Seit fünf Jahren zeigt die Familie Krainer aus Preding ein Herz für vom Schicksal schwer getroffene Mitmenschen. Die private Spendenaktion, unterstützt von zur Verlosung kommenden Bastelarbeiten der kleinen Söhne Moritz und Matteo, entwickelte sich zum vorweihnachtlichen Highlight. Als Klaus und Viktoria Krainer im November vom plötzlichen Tod des 39-jährigen zweifachen Familienvaters Thomas Steinbauer aus Frauental Kenntnis erlangten, stand für die hilfsbereite Predinger Familie der Adressat für ihre Weihnachtsaktion fest.

"Ein wenig Glück weitergeben"

„Es geht uns gut, wir sind eine glückliche und zufriedene Familie, wollen einfach Dankbarkeit zeigen und ein wenig von dem, was uns an Glück beschert ist, weitergeben", skizziert Klaus Krainer, selbst zweifacher Vater, stellvertretend für seine Familie die Beweggründe für die Spendenaktion. Auch den erzieherischen Effekt für die Söhne Matteo und Moritz sehen Klaus und Viktoria positiv. Die Ähnlichkeiten der Familienstruktur der Krainers mit der betroffenen Familie könnte indirekt ebenfalls Beweggrund für die Auswahl der Steinbauers als Begünstigte der Weihnachtsaktion sein. „Es ist nicht einfach, wenn man mit zwei kleinen Kindern und Schulden auf ein neues Eigenheim plötzlich ohne seinen verlässlichen und geliebten Ehepartner dasteht, sich von einem Tag auf den anderen einer ungewissen Zukunft stellen muss.“

Spenden aus der halben Welt

Susanne Steinbauer wirkt vor ihren Kindern wie eine starke Frau, doch man spürt, das Erlebte der vergangenen Wochen setzt ihr zu.
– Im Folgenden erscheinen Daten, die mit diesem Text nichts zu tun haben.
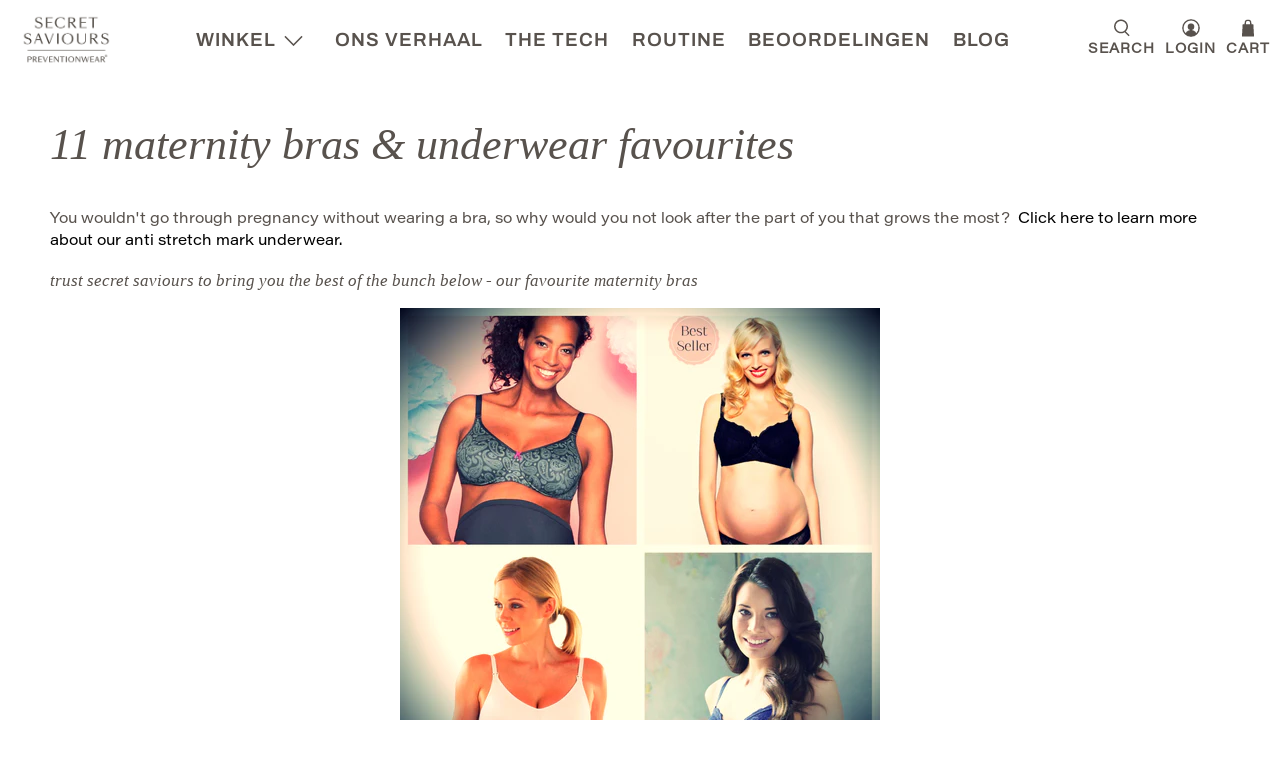

--- FILE ---
content_type: text/css
request_url: https://secretsaviours.com/cdn/shop/t/123/assets/custom.css?v=141933477199521612061764856641
body_size: -728
content:
.yotpo-widget-instance {
	display: none !important;
}
.mega-menu__linklist ul li::marker {
  content: " " !important;
}

#tiny-tabs-excluded-description ul li::marker {
  content: " " !important;
}

--- FILE ---
content_type: text/javascript; charset=utf-8
request_url: https://secretsaviours.com/web-pixels@fcfee988w5aeb613cpc8e4bc33m6693e112/web-pixel-4292855@c119f01612c13b62ab52809eb08154bb/sandbox/worker.modern.js
body_size: -723
content:
importScripts('https://secretsaviours.com/cdn/wpm/sfcfee988w5aeb613cpc8e4bc33m6693e112m.js');
globalThis.shopify = self.webPixelsManager.createShopifyExtend('4292855', 'APP');
importScripts('/web-pixels/strict/app/web-pixel-4292855@c119f01612c13b62ab52809eb08154bb.js');


--- FILE ---
content_type: text/json
request_url: https://conf.config-security.com/model
body_size: 88
content:
{"title":"recommendation AI model (keras)","structure":"release_id=0x3b:25:7d:50:74:68:3c:7c:73:35:71:5c:23:67:6e:52:38:2d:42:5b:30:55:2a:56:78:66:5d:50:72;keras;021wz51a86en77pf4c7tk6gshmnwtpmyh0fayfad1ix43aa7mebxtse3alg9x2bfw4qn5tyr","weights":"../weights/3b257d50.h5","biases":"../biases/3b257d50.h5"}

--- FILE ---
content_type: text/javascript; charset=utf-8
request_url: https://secretsaviours.com/web-pixels@fcfee988w5aeb613cpc8e4bc33m6693e112/web-pixel-2424930686@8bb37a256888599d9a3d57f0551d3859/sandbox/worker.modern.js
body_size: -691
content:
importScripts('https://secretsaviours.com/cdn/wpm/sfcfee988w5aeb613cpc8e4bc33m6693e112m.js');
globalThis.shopify = self.webPixelsManager.createShopifyExtend('2424930686', 'APP');
importScripts('/web-pixels/strict/app/web-pixel-2424930686@8bb37a256888599d9a3d57f0551d3859.js');


--- FILE ---
content_type: application/x-javascript; charset=utf-8
request_url: https://bundler.nice-team.net/app/shop/status/secret-saviours.myshopify.com.js?1769074547
body_size: -180
content:
var bundler_settings_updated='1765446652';

--- FILE ---
content_type: text/javascript; charset=utf-8
request_url: https://secretsaviours.com/web-pixels@fcfee988w5aeb613cpc8e4bc33m6693e112/web-pixel-30212343@9cc4a772b050279548ecae74db00de18/sandbox/worker.modern.js
body_size: -686
content:
importScripts('https://secretsaviours.com/cdn/wpm/sfcfee988w5aeb613cpc8e4bc33m6693e112m.js');
globalThis.shopify = self.webPixelsManager.createShopifyExtend('30212343', 'APP');
importScripts('/web-pixels/strict/app/web-pixel-30212343@9cc4a772b050279548ecae74db00de18.js');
Umso beeindruckter ist sie von der Spendenaktion, die „meine Lebenssituation deutlich spürbar verbessert hat“. Spender aus der halben Welt haben Anteil an ihrem Schicksal genommen, selbst aus Rio de Janeiro, Indonesien, Abu Dhabi oder den Azoren wurde Geld an die Aktion übermittelt. Besonders stark war die Spendenfreude natürlich im regionalen Umfeld des Verstorbenen: ein nicht unwesentlicher Grund für die enorme Beteiligung an der Aktion. Immerhin haben sich 265 Menschen aktiv mit einer Spende eingebracht. Endstand: 17.190 Euro.

Große Dankbarkeit

Heike Wicher, Gewinnerin des Geschenksets, das Matteo und Moritz gebastelt haben, zeigte sich ebenfalls beeindruckt: „Die beispiellose und großartige Aktion der Krainers ist für mich ein Akt gelebter, kollektiver Hilfsbereitschaft und ein Zeichen, dass einzelne engagierte Menschen enorm viel bewegen können!“ Auf Susanne Steinbauer warten in den nächsten Wochen und Monaten noch eine Reihe von bürokratischen Hürden, die Besitzverhältnisse des Anwesens muss unter Einbeziehung der beiden Kinder neu geregelt werden, auch sozialversicherungs- und familienrechtliche Fragen geklärt werden. Dabei ist sie auch der eigenen Familie und dem ehemaligen Arbeitgeber ihres verstorbenen Mannes, wie der SVI Austria (ehemals Seidl Elektronik) und der Firma Paar aus Deutschlandsberg, wo Susanne Steinbauer beschäftigt ist, für die große logistische Unterstützung dankbar.